Instructions
• 1. Decide whether each statement below agrees with the text on reimagining the firm. Answer yes or no for each, and quote the words of the text that settle it.
(a) The Green Recovery Act works toward distant target dates for change.
(b) The text holds that there are many possible markets, depending on how the rules are defined.
(c) The text says environmental law should treat ecological needs as external to the economy.
• 2. Go on with the text on reimagining the firm, starting after its final sentence.

Selected text
-=-=-

Any effort to restructure our economy toward justice and sustainability must then have a plan for legally reimagining the firm: how it is governed, how it operates, in whose interest, and for what purpose.
Common Wealth’s proposed Green Recovery Act 2020 offers a blueprint for such a transformation – an intervention that seeks to rapidly decarbonise economic activity, democratise economic decision-making, and fairly wind down the fossil fuel industry for workers and frontline communities while simultaneously scaling up a post-carbon economy of shared prosperity. The Green Recovery Act requires change as fast as technologically practicable, not distant target dates, and does so by rewiring the law to effect change.
The Green Recovery Act reflects a key insight: neither the firm nor the economy is a fixed, ‘natural’ institution, but instead is constituted by politics and law, where rights and powers are publicly granted, legally defined, and capable of being transformed. The market is not a space of private contract and property that precedes social action, but rather one made possible by public power, both a product of and subject to democratic intervention and reordering. There is not one inevitable ‘market’, but many market possibilities, depending on how the rules are defined and the resources with which participants are endowed. These can be redefined and reallocated to hardwire sustainability and shared prosperity into the economy, democratising governance rights and decarbonising economic activity.
In contrast to the concentration of coordination rights among property-holders, a deep legal turn must disperse and democratise economic control and association both within and beyond the firm. Against the naturalisation of inequality and unequal power, the law should open up the space for democratic ordering of and participation in economic and social life, including through the progressive extension of decommodified forms of ownership and provision. And instead of enabling activity that is driving us deeper into crisis, it must approach environmental law as a means to securing the conditions we all need to thrive, treating ecological and social functions and needs not as external to the economy, but central to its operation and purpose.

-=-=-

Dataset entries:
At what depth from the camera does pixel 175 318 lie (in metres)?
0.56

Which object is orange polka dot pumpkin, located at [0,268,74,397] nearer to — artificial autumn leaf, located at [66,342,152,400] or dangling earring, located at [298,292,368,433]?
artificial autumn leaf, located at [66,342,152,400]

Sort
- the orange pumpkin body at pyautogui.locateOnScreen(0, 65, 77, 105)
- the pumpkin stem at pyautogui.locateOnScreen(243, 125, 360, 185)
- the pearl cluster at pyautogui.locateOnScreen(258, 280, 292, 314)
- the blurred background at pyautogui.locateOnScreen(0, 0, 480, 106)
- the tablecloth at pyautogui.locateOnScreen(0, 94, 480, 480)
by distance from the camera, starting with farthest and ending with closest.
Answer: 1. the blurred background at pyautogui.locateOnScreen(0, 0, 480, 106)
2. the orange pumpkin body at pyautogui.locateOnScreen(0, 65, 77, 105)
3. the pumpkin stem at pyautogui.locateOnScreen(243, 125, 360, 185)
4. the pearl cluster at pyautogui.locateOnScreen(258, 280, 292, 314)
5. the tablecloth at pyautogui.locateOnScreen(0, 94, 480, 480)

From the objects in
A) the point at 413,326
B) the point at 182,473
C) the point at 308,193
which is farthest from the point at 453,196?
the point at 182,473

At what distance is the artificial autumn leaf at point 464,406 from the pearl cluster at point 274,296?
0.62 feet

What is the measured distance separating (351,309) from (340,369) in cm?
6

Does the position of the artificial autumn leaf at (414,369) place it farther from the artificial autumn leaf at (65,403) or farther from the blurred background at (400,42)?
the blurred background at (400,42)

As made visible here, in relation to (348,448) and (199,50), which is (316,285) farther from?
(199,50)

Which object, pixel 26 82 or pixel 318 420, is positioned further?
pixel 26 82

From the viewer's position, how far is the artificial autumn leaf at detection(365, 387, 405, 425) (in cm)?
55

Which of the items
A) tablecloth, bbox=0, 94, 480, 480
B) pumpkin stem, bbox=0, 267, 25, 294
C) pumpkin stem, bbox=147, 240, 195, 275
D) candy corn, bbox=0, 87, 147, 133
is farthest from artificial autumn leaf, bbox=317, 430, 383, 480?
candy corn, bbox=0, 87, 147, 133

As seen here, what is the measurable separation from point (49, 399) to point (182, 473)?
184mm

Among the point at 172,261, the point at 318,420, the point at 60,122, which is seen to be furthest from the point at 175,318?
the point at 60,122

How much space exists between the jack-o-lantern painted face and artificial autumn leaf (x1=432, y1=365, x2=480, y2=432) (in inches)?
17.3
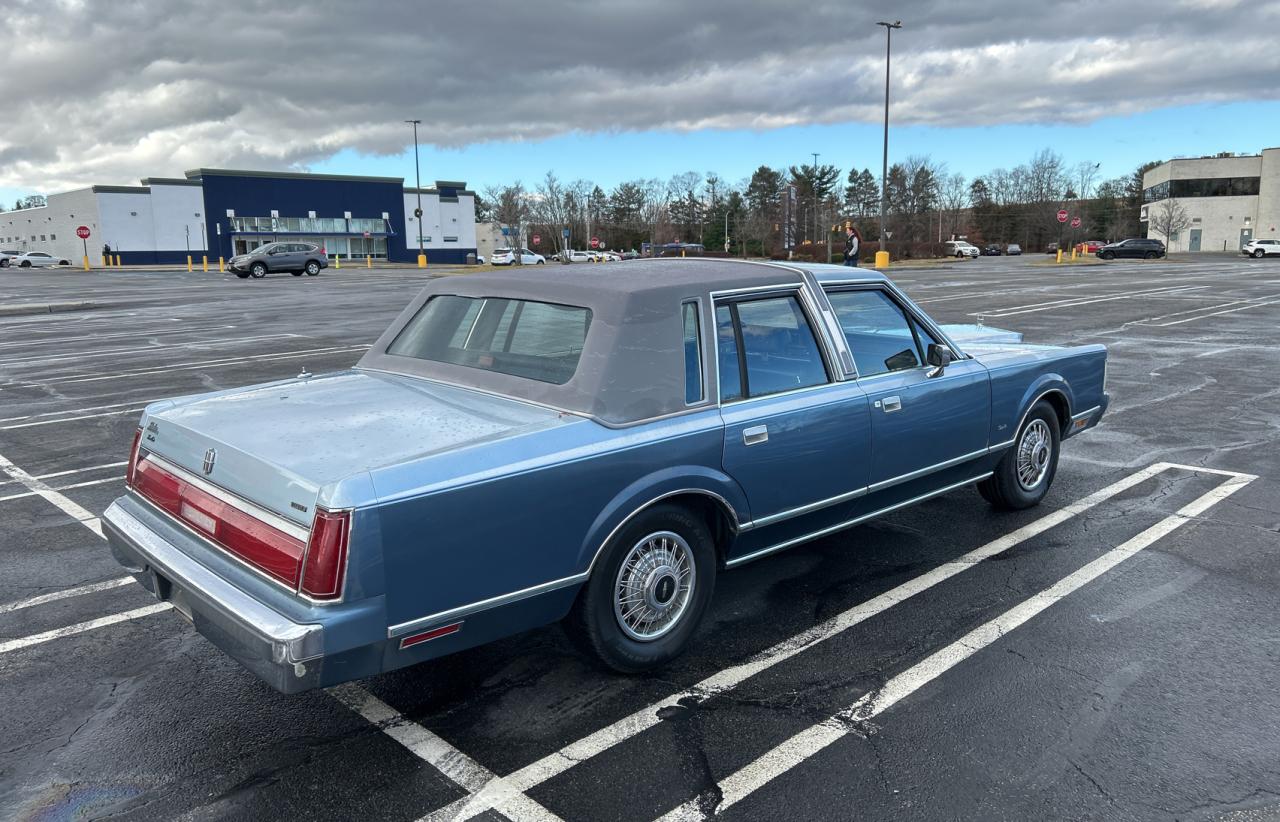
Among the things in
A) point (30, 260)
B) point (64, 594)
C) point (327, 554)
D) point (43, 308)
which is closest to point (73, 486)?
point (64, 594)

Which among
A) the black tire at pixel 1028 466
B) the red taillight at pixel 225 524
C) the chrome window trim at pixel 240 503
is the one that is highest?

-=-=-

Answers to the exercise
• 1.
(a) No: "The Green Recovery Act requires change as fast as technologically practicable, not distant target dates"
(b) Yes: "There is not one inevitable ‘market’, but many market possibilities, depending on how the rules are defined and the resources with which participants are endowed."
(c) No: "treating ecological and social functions and needs not as external to the economy, but central to its operation and purpose."

• 2.
Law, of course, has an ideological character of its own, one that often has ingrained biases toward an existing and unequal status quo. This can preclude its progressive repurposing, placing limits on how far it can recodify and construct a democratic and sustainable economy. But if the Covid-19 crisis, like so many crises before it, has underscored the inseparability of economics from politics and the deep plasticity of our institutions, our response must be to transform the economic rules to reflect this in ways that build a more equitable commonwealth. Such a transformation will require more than a step-change in public investment, vital and affordable as that is; we also need a reimagining of the law. In place of supporting extractive economic institutions, the law should nurture a new economy: one that is purposeful, sustainable, and democratically governed, where all its stakeholders have a stake and a say in the wealth we create in common, infusing rights and collective rule into relations previously defined by unequal power and subordination. As the Covid-19 crisis deepens, securing a recovery rooted in the deep democratisation and decarbonisation of society will require a transformative reimagining of the law.
Mathew Lawrence is founder and director of Common Wealth, a think tank that works on ownership for a democratic and sustainable economy.